Ele reforça que sempre que a unidade liga, não pensa duas vezes em contribuir.

"[Doou] todos os anos, com uma média de cinco doações por ano. Pretendo sempre doar, não parar nunca. Tem muita gente precisando, o Banco de Sangue sempre está precisando e, por mais que a gente doa, sempre está precisando. Pode vir doar porque é rapidinho, não dói, é normal”, ressalta o auxiliar administrativo.

O casal Valdir Roberto Ciola Junior e Sabrina Borges da Silva também costumam contribuir sempre com os estoques de sangue do Hospital Regional. Segundo eles, ajudar a salvar vidas através da doação é gratificante.

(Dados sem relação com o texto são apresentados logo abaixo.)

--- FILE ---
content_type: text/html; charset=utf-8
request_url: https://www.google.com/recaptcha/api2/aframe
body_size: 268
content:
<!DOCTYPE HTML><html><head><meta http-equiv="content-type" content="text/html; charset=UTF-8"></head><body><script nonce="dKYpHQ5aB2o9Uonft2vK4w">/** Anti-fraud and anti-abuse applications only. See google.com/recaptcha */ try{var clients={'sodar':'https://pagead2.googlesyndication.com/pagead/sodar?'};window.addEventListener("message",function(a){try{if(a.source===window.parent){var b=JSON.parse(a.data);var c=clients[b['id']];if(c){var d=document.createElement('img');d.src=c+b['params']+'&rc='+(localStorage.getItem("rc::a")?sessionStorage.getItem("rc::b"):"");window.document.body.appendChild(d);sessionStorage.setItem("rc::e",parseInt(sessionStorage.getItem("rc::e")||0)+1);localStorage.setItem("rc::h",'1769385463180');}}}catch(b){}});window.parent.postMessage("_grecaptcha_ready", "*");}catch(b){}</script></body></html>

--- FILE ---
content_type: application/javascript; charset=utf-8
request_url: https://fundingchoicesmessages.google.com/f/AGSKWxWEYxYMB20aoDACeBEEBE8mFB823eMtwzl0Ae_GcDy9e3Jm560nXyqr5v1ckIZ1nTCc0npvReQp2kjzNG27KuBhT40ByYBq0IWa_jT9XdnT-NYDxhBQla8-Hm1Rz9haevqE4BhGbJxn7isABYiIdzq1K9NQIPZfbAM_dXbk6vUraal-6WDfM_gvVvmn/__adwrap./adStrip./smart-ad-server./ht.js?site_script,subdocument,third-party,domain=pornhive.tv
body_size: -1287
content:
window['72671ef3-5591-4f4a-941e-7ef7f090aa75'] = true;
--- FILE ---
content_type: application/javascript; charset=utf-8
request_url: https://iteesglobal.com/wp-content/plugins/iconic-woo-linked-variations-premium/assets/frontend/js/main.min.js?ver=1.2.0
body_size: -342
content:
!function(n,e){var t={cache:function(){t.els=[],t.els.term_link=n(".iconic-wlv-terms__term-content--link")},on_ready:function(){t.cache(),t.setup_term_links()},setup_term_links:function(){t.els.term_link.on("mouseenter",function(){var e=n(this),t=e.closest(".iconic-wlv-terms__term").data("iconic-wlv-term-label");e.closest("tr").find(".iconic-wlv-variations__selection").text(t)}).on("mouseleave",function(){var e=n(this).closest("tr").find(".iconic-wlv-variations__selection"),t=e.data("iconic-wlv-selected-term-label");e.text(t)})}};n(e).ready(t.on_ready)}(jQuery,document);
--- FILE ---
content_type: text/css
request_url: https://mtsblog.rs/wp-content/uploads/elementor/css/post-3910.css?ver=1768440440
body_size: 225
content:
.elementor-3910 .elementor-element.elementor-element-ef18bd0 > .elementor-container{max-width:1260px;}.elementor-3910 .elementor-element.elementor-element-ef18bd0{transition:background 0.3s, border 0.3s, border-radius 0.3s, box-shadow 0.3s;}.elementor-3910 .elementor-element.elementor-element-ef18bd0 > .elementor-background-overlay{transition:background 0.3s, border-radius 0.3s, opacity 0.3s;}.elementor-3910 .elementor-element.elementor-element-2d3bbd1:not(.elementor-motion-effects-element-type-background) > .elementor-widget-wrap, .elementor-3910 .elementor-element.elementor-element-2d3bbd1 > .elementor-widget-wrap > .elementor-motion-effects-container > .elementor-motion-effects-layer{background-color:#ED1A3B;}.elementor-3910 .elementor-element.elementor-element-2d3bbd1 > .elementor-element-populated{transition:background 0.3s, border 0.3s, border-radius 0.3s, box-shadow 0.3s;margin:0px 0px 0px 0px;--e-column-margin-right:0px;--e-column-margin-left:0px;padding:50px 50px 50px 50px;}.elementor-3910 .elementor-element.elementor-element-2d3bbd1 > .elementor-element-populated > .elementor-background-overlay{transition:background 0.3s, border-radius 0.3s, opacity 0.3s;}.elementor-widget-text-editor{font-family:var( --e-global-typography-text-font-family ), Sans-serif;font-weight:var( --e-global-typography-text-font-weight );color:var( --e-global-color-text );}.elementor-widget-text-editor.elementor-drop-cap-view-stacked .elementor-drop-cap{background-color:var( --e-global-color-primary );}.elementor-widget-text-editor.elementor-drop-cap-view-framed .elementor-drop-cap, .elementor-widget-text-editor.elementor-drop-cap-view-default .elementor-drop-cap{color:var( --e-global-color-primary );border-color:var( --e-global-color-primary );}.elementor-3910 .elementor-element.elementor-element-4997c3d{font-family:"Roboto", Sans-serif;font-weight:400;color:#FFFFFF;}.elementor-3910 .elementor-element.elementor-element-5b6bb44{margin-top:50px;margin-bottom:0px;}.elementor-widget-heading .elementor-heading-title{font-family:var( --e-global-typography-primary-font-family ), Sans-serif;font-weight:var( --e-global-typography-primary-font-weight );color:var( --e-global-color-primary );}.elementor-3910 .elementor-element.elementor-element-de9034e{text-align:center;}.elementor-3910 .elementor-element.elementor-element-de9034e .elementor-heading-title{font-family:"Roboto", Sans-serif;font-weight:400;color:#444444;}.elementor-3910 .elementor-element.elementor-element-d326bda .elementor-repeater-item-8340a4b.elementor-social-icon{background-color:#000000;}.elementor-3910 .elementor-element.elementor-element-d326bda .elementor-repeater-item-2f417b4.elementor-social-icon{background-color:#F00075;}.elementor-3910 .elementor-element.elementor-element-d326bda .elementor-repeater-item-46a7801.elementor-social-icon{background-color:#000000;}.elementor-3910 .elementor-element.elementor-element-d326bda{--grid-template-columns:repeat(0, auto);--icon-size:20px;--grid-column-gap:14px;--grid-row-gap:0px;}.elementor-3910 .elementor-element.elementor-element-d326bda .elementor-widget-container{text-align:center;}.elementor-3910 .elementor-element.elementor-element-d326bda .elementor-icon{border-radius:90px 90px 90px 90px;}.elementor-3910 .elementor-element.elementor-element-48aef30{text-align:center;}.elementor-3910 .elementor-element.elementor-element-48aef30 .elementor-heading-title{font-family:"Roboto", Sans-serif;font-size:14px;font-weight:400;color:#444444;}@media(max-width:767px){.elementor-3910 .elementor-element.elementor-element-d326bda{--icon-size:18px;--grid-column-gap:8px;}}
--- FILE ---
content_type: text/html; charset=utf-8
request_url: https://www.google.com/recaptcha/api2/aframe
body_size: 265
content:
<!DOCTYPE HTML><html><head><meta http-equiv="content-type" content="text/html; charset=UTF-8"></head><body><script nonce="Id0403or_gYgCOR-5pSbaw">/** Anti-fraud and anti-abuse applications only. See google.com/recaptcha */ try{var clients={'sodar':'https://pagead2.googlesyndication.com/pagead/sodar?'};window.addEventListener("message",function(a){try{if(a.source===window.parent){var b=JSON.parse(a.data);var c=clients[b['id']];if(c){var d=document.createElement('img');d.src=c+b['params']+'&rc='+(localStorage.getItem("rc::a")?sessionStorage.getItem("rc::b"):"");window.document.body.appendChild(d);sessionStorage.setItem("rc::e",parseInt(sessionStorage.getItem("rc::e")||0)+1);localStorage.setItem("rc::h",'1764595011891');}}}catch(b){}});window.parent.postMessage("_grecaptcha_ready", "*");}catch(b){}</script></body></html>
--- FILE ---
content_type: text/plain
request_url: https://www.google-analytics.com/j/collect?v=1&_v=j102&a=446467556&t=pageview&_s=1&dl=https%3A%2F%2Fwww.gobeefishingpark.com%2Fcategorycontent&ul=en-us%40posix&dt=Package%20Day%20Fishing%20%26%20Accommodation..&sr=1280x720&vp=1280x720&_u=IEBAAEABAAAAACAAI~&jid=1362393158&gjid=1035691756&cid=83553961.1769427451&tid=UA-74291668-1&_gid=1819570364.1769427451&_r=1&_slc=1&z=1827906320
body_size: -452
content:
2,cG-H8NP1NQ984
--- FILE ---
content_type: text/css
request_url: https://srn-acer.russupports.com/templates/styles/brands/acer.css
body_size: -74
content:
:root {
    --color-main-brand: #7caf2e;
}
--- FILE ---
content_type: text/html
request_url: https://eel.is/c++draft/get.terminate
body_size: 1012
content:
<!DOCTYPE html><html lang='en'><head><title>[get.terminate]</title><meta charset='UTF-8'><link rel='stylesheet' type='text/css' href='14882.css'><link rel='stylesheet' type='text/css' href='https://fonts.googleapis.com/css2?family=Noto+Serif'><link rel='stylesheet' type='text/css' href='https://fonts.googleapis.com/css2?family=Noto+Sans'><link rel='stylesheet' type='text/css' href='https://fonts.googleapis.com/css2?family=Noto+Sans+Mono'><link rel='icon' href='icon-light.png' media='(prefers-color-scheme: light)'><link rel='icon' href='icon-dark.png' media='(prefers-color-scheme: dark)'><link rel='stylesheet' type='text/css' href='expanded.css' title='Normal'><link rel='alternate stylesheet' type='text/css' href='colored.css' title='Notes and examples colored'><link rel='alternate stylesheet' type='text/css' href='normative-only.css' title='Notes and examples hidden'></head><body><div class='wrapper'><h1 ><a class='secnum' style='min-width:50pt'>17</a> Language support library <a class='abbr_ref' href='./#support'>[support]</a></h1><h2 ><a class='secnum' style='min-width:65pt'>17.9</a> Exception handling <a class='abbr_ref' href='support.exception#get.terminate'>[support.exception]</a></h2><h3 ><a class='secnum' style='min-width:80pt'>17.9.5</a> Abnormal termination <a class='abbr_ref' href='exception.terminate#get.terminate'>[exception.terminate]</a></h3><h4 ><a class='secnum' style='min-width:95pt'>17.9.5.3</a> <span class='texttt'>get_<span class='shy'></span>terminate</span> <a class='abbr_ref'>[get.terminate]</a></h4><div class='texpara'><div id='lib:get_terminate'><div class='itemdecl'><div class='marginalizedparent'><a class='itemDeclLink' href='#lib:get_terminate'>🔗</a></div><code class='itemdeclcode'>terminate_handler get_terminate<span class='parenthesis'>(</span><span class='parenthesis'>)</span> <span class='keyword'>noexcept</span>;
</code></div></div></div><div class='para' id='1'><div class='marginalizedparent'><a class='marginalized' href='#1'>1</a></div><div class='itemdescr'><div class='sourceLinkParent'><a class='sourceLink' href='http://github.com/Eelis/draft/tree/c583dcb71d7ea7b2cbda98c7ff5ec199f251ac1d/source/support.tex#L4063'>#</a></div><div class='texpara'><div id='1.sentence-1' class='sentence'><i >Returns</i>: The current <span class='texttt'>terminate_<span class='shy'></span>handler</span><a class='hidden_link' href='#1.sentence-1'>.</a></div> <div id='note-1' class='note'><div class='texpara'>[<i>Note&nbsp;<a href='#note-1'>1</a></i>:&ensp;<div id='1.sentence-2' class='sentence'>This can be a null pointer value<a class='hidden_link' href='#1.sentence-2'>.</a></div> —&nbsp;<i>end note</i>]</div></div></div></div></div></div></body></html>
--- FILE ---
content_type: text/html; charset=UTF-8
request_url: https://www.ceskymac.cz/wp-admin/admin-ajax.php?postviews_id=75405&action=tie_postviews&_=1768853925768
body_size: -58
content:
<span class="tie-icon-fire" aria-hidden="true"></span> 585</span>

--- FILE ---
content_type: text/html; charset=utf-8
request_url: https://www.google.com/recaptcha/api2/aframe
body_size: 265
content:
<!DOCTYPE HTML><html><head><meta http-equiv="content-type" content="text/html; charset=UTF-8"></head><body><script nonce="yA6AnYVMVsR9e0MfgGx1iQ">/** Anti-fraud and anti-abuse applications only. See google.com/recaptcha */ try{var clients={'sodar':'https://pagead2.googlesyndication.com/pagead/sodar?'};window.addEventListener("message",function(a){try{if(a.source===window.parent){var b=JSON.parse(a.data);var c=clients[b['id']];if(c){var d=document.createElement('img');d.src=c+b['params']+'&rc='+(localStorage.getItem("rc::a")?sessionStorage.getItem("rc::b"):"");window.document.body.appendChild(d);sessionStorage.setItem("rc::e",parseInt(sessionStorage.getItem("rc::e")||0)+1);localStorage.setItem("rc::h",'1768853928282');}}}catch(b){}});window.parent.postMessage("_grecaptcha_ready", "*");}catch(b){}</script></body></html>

“A gente viu que estava precisando de doação e como nós já somos doadores, decidimos vir novamente, já tinha passado o tempo e decidimos aproveitar o dia para vir doar. Nós estamos aqui hoje como doadores, mas a gente algum dia pode precisar também”, disse Sabrina.

Os moradores de Rosana contam que, mesmo com a distância de aproximadamente 2h de viagem até Presidente Prudente, eles fazem questão de estar presente na cidade conforme o tempo de intervalo estipulado.

“Estamos aqui firmes, daqui três meses de novo. É muito bom, quem puder vem porque não dói, é rápido”, disse Valdir ao g1.

Serviço

Os Bancos de Sangue da Santa Casa de Misericórdia de Presidente Prudente (SP) e do Hospital Regional funcionam de segunda-feira a sábado.

Veja os horários de funcionamento nas unidades:

Hospital Regional (inclusive nos feriados)

De segunda à sábado, das 7h às 17h;

Santa Casa (exceto feriados)

Segunda, terça, quinta e sexta-feiras, das 7h às 16h;

Quarta-feira, das 8h às 17h;

Sábado, das 7h às 11h.

O Banco de Sangue do HR fica na Rua José Bongiovani, nº 1.297, na Vila Liberdade, em Presidente Prudente.

Já o Banco de Sangue da Santa Casa de Presidente Prudente fica na Rua Wenceslau Brás, nº 5, na Vila Euclides.